* **PROMPT**
Find the line with "Schimpanse Erscheinungsbild" in the entries below, then reproduce it and every line after it down to and including the line with "Dont-Lose-Hope", exactly.

* **PROVIDED RECORDS**
*** Block opens ***
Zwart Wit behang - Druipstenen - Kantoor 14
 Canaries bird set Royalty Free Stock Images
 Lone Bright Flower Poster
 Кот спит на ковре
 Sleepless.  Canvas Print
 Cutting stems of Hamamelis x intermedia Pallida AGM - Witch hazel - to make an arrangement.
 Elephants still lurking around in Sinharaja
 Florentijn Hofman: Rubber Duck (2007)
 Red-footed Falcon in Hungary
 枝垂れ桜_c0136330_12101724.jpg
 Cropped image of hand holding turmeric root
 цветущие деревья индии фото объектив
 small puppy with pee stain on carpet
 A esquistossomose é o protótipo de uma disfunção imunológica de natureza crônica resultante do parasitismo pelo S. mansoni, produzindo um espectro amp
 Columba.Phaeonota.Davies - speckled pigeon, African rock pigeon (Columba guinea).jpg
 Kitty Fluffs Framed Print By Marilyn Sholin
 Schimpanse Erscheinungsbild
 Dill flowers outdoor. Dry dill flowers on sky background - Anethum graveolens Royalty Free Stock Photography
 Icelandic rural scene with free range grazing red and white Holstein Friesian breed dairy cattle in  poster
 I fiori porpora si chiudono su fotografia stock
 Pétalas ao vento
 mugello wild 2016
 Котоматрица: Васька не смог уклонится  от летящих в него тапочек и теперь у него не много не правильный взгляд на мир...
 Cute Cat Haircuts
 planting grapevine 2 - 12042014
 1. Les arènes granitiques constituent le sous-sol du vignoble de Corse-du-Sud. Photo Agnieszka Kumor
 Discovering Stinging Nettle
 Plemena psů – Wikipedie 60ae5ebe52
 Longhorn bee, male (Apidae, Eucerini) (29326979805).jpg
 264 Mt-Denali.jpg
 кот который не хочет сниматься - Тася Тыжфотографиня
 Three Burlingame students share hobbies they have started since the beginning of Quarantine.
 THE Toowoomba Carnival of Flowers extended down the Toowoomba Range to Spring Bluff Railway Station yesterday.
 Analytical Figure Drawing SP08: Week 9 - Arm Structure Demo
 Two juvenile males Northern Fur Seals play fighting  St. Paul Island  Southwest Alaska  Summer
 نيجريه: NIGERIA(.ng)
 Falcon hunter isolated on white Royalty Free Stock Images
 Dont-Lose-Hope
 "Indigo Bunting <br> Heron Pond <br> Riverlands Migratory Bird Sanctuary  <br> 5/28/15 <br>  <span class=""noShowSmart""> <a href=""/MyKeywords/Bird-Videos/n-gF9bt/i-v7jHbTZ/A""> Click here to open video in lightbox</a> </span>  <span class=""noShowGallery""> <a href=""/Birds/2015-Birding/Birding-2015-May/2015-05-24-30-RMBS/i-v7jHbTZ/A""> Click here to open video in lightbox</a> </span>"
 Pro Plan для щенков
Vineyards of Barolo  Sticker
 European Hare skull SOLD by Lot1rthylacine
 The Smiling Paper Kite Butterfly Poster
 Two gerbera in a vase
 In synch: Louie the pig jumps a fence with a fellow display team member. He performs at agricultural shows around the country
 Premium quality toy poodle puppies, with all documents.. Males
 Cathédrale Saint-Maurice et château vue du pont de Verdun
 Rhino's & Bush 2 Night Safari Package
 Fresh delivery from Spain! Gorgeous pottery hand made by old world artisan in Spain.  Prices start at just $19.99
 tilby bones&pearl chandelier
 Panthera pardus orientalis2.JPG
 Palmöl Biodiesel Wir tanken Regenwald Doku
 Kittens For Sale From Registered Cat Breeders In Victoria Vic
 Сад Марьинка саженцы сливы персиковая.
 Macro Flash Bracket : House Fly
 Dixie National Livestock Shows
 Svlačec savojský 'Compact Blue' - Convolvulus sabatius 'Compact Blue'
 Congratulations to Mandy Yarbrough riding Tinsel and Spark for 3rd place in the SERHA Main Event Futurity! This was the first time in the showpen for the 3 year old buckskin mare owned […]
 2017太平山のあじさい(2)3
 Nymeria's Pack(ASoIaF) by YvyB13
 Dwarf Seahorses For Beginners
*** Block closes ***
* **ANSWER FOR THE TASK**
 Schimpanse Erscheinungsbild
 Dill flowers outdoor. Dry dill flowers on sky background - Anethum graveolens Royalty Free Stock Photography
 Icelandic rural scene with free range grazing red and white Holstein Friesian breed dairy cattle in  poster
 I fiori porpora si chiudono su fotografia stock
 Pétalas ao vento
 mugello wild 2016
 Котоматрица: Васька не смог уклонится  от летящих в него тапочек и теперь у него не много не правильный взгляд на мир...
 Cute Cat Haircuts
 planting grapevine 2 - 12042014
 1. Les arènes granitiques constituent le sous-sol du vignoble de Corse-du-Sud. Photo Agnieszka Kumor
 Discovering Stinging Nettle
 Plemena psů – Wikipedie 60ae5ebe52
 Longhorn bee, male (Apidae, Eucerini) (29326979805).jpg
 264 Mt-Denali.jpg
 кот который не хочет сниматься - Тася Тыжфотографиня
 Three Burlingame students share hobbies they have started since the beginning of Quarantine.
 THE Toowoomba Carnival of Flowers extended down the Toowoomba Range to Spring Bluff Railway Station yesterday.
 Analytical Figure Drawing SP08: Week 9 - Arm Structure Demo
 Two juvenile males Northern Fur Seals play fighting  St. Paul Island  Southwest Alaska  Summer
 نيجريه: NIGERIA(.ng)
 Falcon hunter isolated on white Royalty Free Stock Images
 Dont-Lose-Hope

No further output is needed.